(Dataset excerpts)
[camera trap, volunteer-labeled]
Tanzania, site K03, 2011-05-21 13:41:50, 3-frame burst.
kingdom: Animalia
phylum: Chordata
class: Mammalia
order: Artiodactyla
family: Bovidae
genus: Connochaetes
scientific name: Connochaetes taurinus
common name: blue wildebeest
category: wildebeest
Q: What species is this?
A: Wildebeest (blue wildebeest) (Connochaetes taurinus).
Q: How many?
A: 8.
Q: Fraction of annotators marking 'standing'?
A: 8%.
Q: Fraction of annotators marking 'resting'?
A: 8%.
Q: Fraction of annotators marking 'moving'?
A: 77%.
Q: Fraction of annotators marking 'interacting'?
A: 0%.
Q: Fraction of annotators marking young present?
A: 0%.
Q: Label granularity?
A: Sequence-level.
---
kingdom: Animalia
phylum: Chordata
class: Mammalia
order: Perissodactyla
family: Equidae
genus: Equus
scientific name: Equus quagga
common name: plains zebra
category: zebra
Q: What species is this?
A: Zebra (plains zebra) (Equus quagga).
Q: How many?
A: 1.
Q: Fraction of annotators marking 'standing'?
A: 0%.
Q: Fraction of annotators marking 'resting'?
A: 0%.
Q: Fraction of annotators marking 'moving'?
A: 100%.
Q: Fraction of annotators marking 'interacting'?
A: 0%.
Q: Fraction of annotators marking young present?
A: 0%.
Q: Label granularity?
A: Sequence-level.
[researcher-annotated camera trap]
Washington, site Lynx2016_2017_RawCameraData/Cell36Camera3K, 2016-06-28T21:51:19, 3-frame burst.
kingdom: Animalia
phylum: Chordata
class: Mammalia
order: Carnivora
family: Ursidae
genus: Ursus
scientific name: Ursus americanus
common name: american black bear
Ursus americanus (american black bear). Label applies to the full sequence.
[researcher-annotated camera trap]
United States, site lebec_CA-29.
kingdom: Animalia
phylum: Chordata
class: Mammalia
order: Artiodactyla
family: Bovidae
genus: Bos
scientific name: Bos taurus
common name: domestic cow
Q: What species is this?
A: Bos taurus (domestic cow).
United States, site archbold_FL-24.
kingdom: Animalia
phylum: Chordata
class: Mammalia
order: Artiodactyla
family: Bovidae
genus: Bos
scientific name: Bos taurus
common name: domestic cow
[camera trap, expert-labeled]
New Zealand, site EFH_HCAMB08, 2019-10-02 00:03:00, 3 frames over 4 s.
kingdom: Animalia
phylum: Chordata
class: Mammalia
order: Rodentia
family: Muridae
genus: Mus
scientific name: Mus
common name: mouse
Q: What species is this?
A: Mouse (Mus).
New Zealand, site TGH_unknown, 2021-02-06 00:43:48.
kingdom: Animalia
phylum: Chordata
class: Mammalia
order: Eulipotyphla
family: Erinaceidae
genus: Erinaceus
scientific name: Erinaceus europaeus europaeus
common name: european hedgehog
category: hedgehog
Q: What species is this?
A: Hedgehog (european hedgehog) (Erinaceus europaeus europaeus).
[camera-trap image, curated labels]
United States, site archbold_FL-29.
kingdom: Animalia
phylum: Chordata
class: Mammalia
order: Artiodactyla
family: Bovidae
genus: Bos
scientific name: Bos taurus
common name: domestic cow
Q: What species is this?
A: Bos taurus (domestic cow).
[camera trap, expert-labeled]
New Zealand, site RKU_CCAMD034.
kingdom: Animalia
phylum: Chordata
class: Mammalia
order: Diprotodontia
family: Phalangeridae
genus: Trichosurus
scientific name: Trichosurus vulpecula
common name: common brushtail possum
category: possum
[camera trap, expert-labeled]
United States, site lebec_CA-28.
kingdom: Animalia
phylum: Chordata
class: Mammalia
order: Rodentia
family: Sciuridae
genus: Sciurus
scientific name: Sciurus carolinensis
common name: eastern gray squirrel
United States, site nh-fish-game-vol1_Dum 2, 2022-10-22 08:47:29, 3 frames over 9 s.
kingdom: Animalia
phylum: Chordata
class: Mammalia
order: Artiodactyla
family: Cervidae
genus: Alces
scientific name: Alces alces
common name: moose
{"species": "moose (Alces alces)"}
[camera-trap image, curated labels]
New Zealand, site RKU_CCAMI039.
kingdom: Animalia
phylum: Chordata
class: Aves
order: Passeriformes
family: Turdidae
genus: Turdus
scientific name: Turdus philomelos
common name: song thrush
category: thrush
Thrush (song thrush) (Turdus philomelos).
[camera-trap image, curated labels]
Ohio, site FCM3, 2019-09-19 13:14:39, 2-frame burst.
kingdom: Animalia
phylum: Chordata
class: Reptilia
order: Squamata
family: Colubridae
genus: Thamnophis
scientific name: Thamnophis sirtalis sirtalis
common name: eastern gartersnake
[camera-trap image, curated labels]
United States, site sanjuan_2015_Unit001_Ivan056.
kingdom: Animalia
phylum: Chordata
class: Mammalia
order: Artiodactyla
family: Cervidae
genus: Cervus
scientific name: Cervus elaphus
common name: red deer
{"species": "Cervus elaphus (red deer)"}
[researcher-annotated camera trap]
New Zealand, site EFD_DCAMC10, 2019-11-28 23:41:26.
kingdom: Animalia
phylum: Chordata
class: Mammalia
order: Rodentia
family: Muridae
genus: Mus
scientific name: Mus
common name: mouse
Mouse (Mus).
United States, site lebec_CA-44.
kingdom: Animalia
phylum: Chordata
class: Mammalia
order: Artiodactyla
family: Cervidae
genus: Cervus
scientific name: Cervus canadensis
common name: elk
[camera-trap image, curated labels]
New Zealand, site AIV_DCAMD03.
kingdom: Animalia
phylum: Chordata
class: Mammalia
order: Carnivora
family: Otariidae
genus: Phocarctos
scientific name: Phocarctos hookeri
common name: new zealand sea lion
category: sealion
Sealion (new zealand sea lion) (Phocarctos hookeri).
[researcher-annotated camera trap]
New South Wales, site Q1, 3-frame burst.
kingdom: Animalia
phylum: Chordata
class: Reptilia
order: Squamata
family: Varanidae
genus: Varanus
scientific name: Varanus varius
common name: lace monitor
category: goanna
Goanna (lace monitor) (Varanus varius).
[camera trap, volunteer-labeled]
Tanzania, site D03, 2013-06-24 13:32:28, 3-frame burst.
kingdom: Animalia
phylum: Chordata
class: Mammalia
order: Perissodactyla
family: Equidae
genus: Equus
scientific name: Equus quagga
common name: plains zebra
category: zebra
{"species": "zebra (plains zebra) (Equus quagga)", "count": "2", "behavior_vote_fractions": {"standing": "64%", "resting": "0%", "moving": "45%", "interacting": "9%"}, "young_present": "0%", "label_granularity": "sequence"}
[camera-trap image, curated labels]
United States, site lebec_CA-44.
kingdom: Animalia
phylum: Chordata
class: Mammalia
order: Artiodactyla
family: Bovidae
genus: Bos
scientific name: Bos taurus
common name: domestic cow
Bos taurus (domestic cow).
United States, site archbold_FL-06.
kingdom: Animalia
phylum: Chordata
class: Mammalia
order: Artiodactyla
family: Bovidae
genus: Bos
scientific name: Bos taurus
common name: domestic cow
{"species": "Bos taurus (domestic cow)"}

§ WHAT NEEDS TO BE DONE
Looking at the records above, work out how many lines include the word "frames", then give that number by itself.

§ EXPECTED ANSWER
2